Himali Singh Soin is a writer and artist currently who works in between New Delhi and London. Singh Soin’s interdisciplinary work focuses on the nature of identity, environmental issues, and the notion of deep time. She works across film, spoken word, performance, epistolary poetry, animation, music, and embroidery, which allows her to interweave complex concepts and narratives together. Singh Soin has performed and exhibited at the Serpentine Galleries, Dhaka Art Summit, Somerset House, Devi Art Foundation, and Performa, and won the India Foundation for the Arts Award, and the Frieze Artist Award.

David Soin Tappeser is a drummer, composer and performance artist based between London and New Delhi. His practice centres around ideas of time, interdependence and alterity. His performances and compositions use rhythm to codify, manipulate and deconstruct linear perceptions of time. They hint at intercultural entanglements, parallel histories and extra-human frames of reference. His approach to the drum set is improvisation-driven, putting strong emphasis on aesthetics of tone and dynamics.

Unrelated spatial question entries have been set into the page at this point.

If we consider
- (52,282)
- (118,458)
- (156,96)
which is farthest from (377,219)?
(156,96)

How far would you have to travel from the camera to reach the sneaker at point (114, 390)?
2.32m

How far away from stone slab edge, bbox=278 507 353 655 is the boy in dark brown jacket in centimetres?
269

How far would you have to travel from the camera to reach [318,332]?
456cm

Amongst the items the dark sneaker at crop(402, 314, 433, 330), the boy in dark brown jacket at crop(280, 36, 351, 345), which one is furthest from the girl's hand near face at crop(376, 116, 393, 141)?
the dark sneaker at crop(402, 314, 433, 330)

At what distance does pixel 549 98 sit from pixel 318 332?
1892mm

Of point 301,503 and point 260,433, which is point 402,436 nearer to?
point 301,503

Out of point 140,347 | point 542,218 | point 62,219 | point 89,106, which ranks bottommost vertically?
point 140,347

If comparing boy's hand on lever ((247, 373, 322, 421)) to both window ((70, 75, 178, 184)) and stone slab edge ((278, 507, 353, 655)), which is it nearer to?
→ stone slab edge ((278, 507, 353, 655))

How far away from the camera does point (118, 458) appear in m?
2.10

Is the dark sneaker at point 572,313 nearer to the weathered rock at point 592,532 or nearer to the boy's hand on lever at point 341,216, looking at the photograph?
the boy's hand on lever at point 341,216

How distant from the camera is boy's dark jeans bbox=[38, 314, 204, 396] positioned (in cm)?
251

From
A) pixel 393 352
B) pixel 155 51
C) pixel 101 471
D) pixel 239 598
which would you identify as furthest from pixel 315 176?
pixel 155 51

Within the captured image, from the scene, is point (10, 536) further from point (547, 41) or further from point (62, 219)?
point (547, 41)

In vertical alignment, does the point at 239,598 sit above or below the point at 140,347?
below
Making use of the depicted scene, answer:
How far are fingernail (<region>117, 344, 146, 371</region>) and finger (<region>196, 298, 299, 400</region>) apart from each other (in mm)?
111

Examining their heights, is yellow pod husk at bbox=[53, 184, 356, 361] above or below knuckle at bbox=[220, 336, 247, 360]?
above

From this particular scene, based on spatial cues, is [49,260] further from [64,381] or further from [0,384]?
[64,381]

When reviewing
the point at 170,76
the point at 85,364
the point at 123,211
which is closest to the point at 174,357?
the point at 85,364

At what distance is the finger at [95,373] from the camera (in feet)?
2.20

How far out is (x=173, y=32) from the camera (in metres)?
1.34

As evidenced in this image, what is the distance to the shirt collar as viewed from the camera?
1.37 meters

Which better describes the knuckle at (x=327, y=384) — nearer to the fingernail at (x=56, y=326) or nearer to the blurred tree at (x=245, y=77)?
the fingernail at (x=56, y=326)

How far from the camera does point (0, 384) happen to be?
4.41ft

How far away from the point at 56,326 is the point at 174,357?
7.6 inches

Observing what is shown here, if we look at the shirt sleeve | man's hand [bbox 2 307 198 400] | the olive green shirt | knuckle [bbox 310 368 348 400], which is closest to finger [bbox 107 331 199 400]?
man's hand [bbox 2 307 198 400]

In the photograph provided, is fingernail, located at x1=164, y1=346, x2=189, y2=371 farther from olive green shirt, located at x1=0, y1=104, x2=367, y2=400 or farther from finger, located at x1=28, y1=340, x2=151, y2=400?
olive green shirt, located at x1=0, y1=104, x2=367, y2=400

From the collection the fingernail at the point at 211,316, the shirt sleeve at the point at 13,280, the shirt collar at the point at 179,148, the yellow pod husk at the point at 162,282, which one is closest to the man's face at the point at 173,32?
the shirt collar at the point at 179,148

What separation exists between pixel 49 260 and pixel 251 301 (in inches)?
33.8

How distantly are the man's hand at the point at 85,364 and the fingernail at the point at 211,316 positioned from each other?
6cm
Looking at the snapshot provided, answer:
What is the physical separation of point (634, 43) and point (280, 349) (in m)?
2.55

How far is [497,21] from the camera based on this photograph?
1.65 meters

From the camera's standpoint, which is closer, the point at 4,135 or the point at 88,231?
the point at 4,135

His understanding of sound, rhythm and listenership is heavily influenced by long periods spent in India, Italy, Nepal and Mexico.

Hylozoic/Desires (Himali Singh Soin and David Soin Tappeser) is a multi-media performance duo whose work combines experimental poetry and original music. The duo’s work involves specific research tendencies into place and history, in order to develop new speculative futures utilising the musical tradition of jazz and the literary tradition of poetry.